— Consigne 1 —
Condensez sous forme de liste le paragraphe du texte fourni qui commence par « La forme tendance est le produit », en conservant ses faits principaux.
— Consigne 2 —
Poursuivez le texte fourni sur les formes de mise en valeur des objets à partir de sa dernière phrase.

— Texte fourni —
Ils distinguent quatre formes. La forme standard est celle des objets industriels courants, destinés à l’usage. Leur valeur est justifiée par les coûts de fabrication, la qualité, la durabilité et la technicité. Leur prix diminue avec le temps et ils finissent en déchets voués à la destruction ou au recyclage.
La forme collection résulte d’œuvres originales (par exemple des peintures d’artistes contemporains), mais aussi de la transformation d’un objet marchand, éventuellement trivial (boites d’allumettes), en chose dont la quête sans finalité pratique mérite des sacrifices. Il faut par exemple du temps et de l’argent pour les réunir. Cette extension de la marchandisation vers des choses déjà là qui n’ont pas à être produites suppose la mise en place d’argumentaires très différents de ceux sur lesquels repose le faire-valoir de la production standard. L’objet est enrichi par des présentations narratives d’artistes, d’historiens ou d’anthropologues. Sa valeur est attestée par des dispositifs d’évaluation institutionnalisés au sein desquels interagissent des agents d’État, conservateurs, historiens et critiques, associés à des musées et à des universités, relativement indifférents aux considérations économiques, et différents de ceux qui prennent part aux transactions. Ainsi, la cote d’un peintre dépend des travaux érudits qui lui sont consacrés par des experts et des universitaires, des comptes rendus des journalistes, des expositions organisées par des conservateurs ou des achats par des musées publics. Ces acteurs qui contribuent à la mise en valeur interviennent du fait de leur compétence intellectuelle et ils ne sont généralement pas économiquement intéressés aux transactions et spéculations qu’ils contribuent pourtant involontairement à stimuler.
La forme tendance est le produit d’une économie fondée sur la mise en valeur de la dernière différence (ce qui est à la dernière mode). Est « tendance » un acteur qui est porteur des signes de la tendance, mais sont « tendance » les signes portés par les acteurs tendance qui sont des personnes dont la proximité enrichit la chose proposée. Cette production repose sur l’exploitation marchande des hiérarchies sociales qui engendrent des manques. Ainsi, les personnes soucieuses de culture aiment se rendre sur les lieux fréquentés dans un passé plus ou moins lointain par les artistes ou les intellectuels. De même, les personnes de rang social intermédiaire cherchent à copier le style de vie et les consommations des gens fortunés pour se distinguer de ceux qui occupent des positions inférieures dans l’espace social. Ces derniers les copieront à leur tour mettant fin au cycle de diffusion-vulgarisation.
La forme actif (par exemple un placement financier dans une œuvre d’art ou un grand vin) résulte d’un investissement et d’un pari sur la durabilité, la liquidité, la transportabilité, les garanties sur l’avenir et le prix futur possible d’un bien. Elle s’articule de manière privilégiée avec la forme collection dont les objets deviennent source de plus-value (exemple d’une collection d’œuvres d’art qui devient une source d’enrichissement financier pour le collectionneur).

[Données de questions sur les scènes]

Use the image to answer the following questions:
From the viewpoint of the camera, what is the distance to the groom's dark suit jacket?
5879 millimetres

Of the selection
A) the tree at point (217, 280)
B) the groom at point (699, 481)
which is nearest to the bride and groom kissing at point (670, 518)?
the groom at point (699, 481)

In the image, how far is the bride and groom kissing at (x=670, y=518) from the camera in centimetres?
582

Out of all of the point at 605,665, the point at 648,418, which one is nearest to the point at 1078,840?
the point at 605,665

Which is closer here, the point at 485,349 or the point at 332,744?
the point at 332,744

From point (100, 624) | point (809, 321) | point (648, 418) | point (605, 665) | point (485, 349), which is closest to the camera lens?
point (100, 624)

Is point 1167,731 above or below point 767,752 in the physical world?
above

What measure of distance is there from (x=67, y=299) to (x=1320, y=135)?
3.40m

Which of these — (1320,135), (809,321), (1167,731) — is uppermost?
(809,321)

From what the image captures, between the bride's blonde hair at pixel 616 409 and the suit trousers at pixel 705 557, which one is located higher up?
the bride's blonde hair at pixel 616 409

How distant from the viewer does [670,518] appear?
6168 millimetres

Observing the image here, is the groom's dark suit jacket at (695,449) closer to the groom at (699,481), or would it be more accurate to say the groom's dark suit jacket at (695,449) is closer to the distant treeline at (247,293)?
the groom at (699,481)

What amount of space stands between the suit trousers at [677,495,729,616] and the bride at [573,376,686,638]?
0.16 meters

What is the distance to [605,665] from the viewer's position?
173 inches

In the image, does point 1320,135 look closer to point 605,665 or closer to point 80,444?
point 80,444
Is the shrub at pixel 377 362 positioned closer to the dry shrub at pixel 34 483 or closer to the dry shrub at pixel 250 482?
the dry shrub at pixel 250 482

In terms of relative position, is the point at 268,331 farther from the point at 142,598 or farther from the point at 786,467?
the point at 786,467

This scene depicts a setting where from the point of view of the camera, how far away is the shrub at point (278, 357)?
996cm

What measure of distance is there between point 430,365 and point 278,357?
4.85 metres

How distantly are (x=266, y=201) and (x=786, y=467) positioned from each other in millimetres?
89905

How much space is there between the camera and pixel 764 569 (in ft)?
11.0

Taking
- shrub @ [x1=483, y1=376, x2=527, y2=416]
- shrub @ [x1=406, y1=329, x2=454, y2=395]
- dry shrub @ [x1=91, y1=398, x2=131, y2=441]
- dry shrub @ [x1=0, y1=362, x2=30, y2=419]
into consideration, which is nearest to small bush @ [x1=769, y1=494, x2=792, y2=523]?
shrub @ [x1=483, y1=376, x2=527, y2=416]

— Résultat attendu 1 —
- La forme tendance repose sur la mise en valeur de la dernière différence, c'est-à-dire de la dernière mode.
- Un acteur est « tendance » s'il porte les signes de la tendance. Les signes sont « tendance » s'ils sont portés par des acteurs tendance, dont la proximité enrichit la chose proposée.
- Cette production exploite commercialement les hiérarchies sociales, qui engendrent des manques.
- Les personnes soucieuses de culture visitent les lieux jadis fréquentés par des artistes ou des intellectuels.
- Les personnes de rang social intermédiaire imitent le style de vie et les consommations des gens fortunés pour se distinguer des positions inférieures.
- Les personnes de rang inférieur les imitent à leur tour, ce qui met fin au cycle de diffusion-vulgarisation.

— Résultat attendu 2 —
Un ouvrage modifiant les perceptions du monde social, mais soulevant des interrogations
La capacité à modifier les perceptions du monde social est un bon test de la valeur d’un travail sociologique. De ce point de vue, on observe que la restauration participative d’un château, l’édification d’un fac-similé d’une grotte préhistorique, l’annonce de découvertes archéologiques, l’ouverture d’un musée dans une ville ou l’obtention ou la perte du label Les plus beaux villages de France prennent une signification nouvelle après la lecture de l’ouvrage. Demeurent toutefois plusieurs interrogations.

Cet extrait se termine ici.